After that, we sort the defects in descending order (remember we want to find the root causes that cause the 80% of trouble right? easier to see visually if we put the larger ones first).
Then we complete a typical frequency table with the cumulative frequency and the cummulative relative frequency (which is the data we want to show in the chart later on).

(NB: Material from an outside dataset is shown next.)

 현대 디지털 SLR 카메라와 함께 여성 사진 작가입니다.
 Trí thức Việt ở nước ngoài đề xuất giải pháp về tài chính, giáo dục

Now we have a beautiful data frame that renders contains the following data:
category frequency cumulative_freq cumulative_pct
A A 50 50 50
B B 30 80 80
C C 15 95 95
D D 5 100 100
If you don't have the ggplot library installed, simply install it with the following instruction:
install.packages("ggplot")
Then, let the magic happen:
library(ggplot2)
ggplot(data = df_defects, mapping = aes(x = category, y = frequency)) +
geom_col() +
geom_line(mapping = aes(x = category, y = cumulative_pct), group = 1,
colour = "red", size = 3) +
xlab("Category") +
ylab("Frequency")
ggplot can look a bit scary at first.. but believe me it has all the logic in the world after the initial little learning curve. For now let's look at the (beautiful) output:
As you can see, the red line shows the % accumulated on the top of every category, in this example we see that we need the 3 initial columns on the left to get above the 80%.
Going back to the code.
ggplot() creates an empty canvas and tells it which dataset to use (df_defects) and how to map the data (categories go on the x axis and frequencies on the y axis).
geom_col() draws the actual bars based on those mappings.
geom_line() adds a red line showing cumulative percentages, with group = 1 telling ggplot to connect all points into one continuous line, and size = 3 making it thick and visible.
xlab() and ylab() add descriptive labels to the axes so readers know what they're looking at.
In resume, and contrary to other methods I am more used to, and this blew my mind at the beginning, in ggplot2, you build visualizations by adding layers with the + operator, like stacking transparent sheets.
Each function adds a specific element. You start with ggplot() that creates the foundation, geom_col() adds bars, geom_line() overlays a line, and xlab() or ylab() add text labels.
This is a modular approach that lets you combine different visual elements incrementally, reaching high levels of personalizatin and beautiness if you have some decent taste.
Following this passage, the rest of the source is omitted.